Anadolu’da Aşıklı Höyük, Çatalhöyük gibi ilk yerleşik toplulukların arpayı kültüre etmesi ve yaygın olarak kullanmaya başlaması Anadolu bira tarihi için önemli bir gelişme oldu.
MÖ 7000’lerde çanağın bulunması ve yaygınlaşmasıyla birlikte insanların mayalı içecekler ve yiyeceklerle olan ilişkilerinde radikal bir kırılma oldu. Kısa süre içinde Neolitik topluluklar ateşe dayanıklı çanaklar da yapmaya başladılar.
Biranın yaygınlaşması, yaşamın, ticaretin bir parçası haline gelmesine ilişkin ilk net veriler Anadolu’nun Erken Tunç Çağı’yla görüldü.
Çift sıralı arpadan
Bugünkü Malatya sınırlarında, şu an Keban barajı suları altında kalan İmamoğlu Höyüğü’nde bulunan çanak parçası üzerinde, iki kişinin karşılıklı oturarak, ortalarında bulunan bir kaptan, uzun kamışlar yardımıyla bir şey içmekte oldukları tasvir edilmiştir. İçtikleri sıvı biradır.
Bira yapılmak üzere arpa, buğday ve malt ticaretine ilişkin yüzlerce tablet olması biranın o dönemde altın kadar kıymetli olduğunu düşündürüyor.
Sivas’ta kazılan Hitit yerleşmesi Kuşaklı’da çift sıralı arpa en yaygın kullanılan tahıldı. Bira imalathanesinde bulunan arpa taneleri, yerleşmede bulunan diğer arpa tanelerine kıyasla çok daha büyüktü. Bira yapımında kullanılan arpalar özel olarak seçiliyordu.

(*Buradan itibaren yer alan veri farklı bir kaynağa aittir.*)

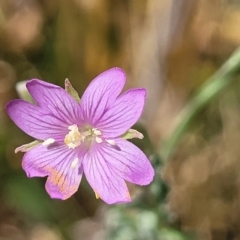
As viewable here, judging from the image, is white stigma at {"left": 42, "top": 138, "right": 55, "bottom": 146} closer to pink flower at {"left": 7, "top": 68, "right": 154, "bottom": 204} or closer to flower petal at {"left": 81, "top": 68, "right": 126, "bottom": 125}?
pink flower at {"left": 7, "top": 68, "right": 154, "bottom": 204}

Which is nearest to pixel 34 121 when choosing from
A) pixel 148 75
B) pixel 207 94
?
pixel 207 94

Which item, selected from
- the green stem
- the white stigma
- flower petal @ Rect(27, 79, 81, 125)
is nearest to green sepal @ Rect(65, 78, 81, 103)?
flower petal @ Rect(27, 79, 81, 125)

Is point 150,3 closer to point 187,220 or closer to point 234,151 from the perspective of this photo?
point 234,151

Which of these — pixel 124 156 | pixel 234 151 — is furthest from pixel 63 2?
pixel 124 156

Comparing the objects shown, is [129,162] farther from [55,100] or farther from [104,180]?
[55,100]

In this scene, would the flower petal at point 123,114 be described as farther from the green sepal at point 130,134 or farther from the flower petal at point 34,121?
the flower petal at point 34,121

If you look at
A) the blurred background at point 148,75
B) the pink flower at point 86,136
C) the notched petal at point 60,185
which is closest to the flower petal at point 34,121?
the pink flower at point 86,136
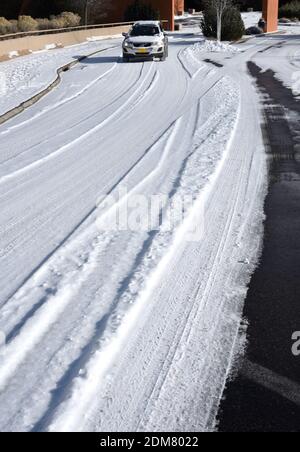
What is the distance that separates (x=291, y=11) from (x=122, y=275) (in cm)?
7374

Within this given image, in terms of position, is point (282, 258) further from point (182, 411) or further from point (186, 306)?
point (182, 411)

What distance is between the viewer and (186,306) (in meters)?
5.30

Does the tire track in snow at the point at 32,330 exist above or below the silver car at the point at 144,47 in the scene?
below

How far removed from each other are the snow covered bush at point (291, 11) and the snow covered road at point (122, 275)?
65.2 metres

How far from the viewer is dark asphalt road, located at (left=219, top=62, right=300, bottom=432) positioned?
3.88 m

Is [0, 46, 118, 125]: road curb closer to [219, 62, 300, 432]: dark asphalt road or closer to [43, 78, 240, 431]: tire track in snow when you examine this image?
[219, 62, 300, 432]: dark asphalt road

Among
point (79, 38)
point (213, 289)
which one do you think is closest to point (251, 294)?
point (213, 289)

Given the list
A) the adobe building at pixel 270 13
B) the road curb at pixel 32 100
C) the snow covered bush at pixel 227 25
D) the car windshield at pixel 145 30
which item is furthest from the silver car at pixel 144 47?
the adobe building at pixel 270 13

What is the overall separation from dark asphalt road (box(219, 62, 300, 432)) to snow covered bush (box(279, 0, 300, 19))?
2723 inches

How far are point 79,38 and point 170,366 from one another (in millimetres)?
42011

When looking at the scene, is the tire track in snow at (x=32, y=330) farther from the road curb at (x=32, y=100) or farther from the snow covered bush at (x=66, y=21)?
the snow covered bush at (x=66, y=21)

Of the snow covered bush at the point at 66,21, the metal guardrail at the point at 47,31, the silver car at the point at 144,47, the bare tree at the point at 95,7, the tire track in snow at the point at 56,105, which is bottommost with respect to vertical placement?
the tire track in snow at the point at 56,105

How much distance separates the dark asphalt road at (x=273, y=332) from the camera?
3.88m

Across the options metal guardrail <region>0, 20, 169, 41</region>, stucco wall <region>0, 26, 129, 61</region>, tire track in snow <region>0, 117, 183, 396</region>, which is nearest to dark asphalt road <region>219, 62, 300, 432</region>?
tire track in snow <region>0, 117, 183, 396</region>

3200 yıl öncesine tarihlenen imalathaneden elde edilen veriler, burada biraya madımak katıldığını gösteriyor. Avrupa’da en erken 11. yüzyılda görülen ve yaygınlaşması 18. yüzyılı bulan şerbetçiotundan çok daha önce biraya tatlandırıcı ve olasılıkla ömrünü uzatmak için madımak katılıyordu.
Kamışla içerlerdi
Yine Sivas’taki Kuşaklı kazılarında günümüzden 3 bin yıl öncesine tarihlenen süzgeçli bir pipet uçluğu bulundu. Uçluk, Kuşaklı-Sarissa sarayının bira imalatı için ayrılan odasındaydı. Günümüzden neredeyse 5000 yıl önce Sümerler de birayı pipetle ortada duran derin ve ağzı dışarıya doğru açılan bir kaptan içiyordu. Bira hiçbir zaman yalnız içilen bir içecek değildi.

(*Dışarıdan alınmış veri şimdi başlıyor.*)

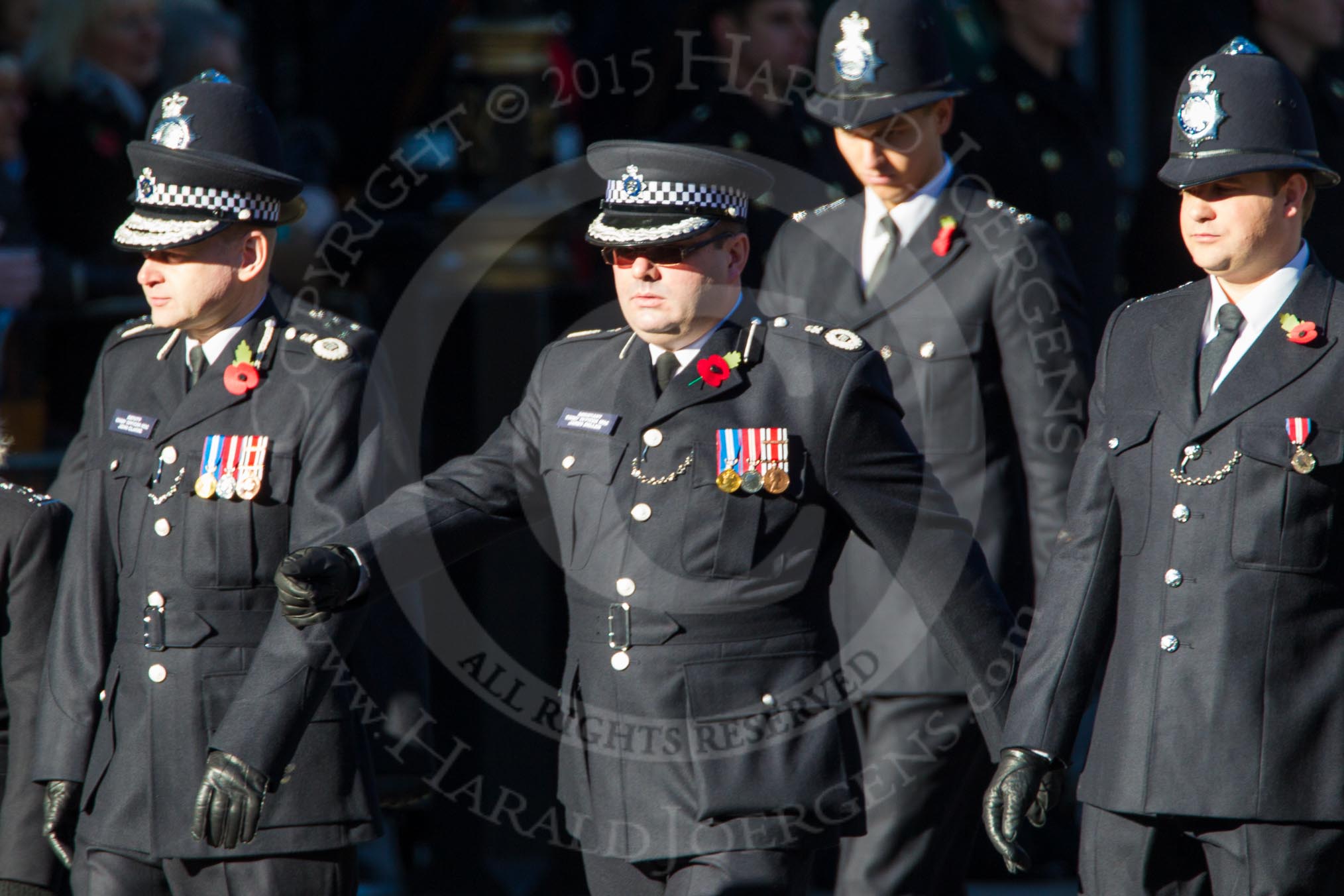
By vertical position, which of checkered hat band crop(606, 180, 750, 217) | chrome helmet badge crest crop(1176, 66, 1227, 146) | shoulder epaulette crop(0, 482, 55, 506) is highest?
chrome helmet badge crest crop(1176, 66, 1227, 146)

Bazı metinlere göre Traklar ve Frigler de uzunca bir süre birayı bir kamış boru yardımıyla geniş ağızlı kaselerden içtiler. Yine Kültepe’de Asur Ticaret Koloniler’i devrine tarihlenen mühürlerde de benzer sahneler görmek mümkündü. Bütün bu örneklerden anlaşılacağı üzere bira henüz dibine çökelti bırakan ve sadece daha sıvı kısımları içilen bir içecekti. Bu nedenle süzgeçli pipetler tercih ediliyordu.
Tanrılara adak
Sümerler için bira o kadar önemliydi ki, adı Ninkasi olan bir bira tanrıları bile vardı. Sümerler’in meşhur Gılgamış Destanı’nın yarı insan yarı hayvan kahramanı Enkidu’yu insana dönüştüren şey de ekmek ve biraydı. Belki de burada sözü edilen ekmek de son derece yaygın olarak tüketilen kekremsi bir tür malttan yapılan ekmekti. Pek çok çivi yazılı metin, Anadolu ile Mezopotamya arasında bu malttan yapılan ekmeğin ticaretinin yapıldığını yazar.

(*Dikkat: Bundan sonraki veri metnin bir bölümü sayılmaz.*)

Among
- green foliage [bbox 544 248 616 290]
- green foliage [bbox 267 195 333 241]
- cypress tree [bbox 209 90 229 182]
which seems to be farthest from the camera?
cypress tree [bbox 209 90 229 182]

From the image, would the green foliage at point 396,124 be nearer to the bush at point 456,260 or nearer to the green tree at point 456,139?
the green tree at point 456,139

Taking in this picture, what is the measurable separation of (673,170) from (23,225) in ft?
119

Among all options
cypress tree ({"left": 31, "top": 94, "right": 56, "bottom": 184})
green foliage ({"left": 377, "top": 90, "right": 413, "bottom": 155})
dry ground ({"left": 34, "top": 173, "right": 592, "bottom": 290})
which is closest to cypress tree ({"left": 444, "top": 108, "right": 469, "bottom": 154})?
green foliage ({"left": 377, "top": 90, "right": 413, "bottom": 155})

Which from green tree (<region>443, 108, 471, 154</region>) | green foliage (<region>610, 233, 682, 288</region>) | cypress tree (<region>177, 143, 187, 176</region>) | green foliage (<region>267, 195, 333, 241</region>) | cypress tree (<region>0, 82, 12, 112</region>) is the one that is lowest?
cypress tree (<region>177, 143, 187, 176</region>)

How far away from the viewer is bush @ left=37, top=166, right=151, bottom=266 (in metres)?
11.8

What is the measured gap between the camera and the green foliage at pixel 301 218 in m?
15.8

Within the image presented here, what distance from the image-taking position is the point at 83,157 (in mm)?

Sadece Sümerler değil, Hititler’d e de arpanın maltlaştırılması ile yapılan bir tür acı ekmek günlük tüketimin bir parçasıdır. Malt, yani çimlendirilmiş arpadan yapılmış bir tür yemek ve puding benzeri bir yiyecek de belirli törenlerde tüketilirdi. Arpanın çimlendirilmesiyle elde edilen malt sadece ekmek ve puding için değil, birada da giderek yaygınlaşmaya başlamıştı. Malt birası Hititler’in kutladığı 170 kadar bayramın merkezindeki içecekti. Üç gün süren yedi ayrı kutlamayı kapsayan Karahna törenlerinde halk tanrılara adak vermek zorundaydı. Boğazköy’de bulunan 3300 yıl öncesine ait bir tablet “yıl içinde onlara 4 sığır, 39 koyun, 24 ölçek un, 25 kap bira verirler” şeklinde.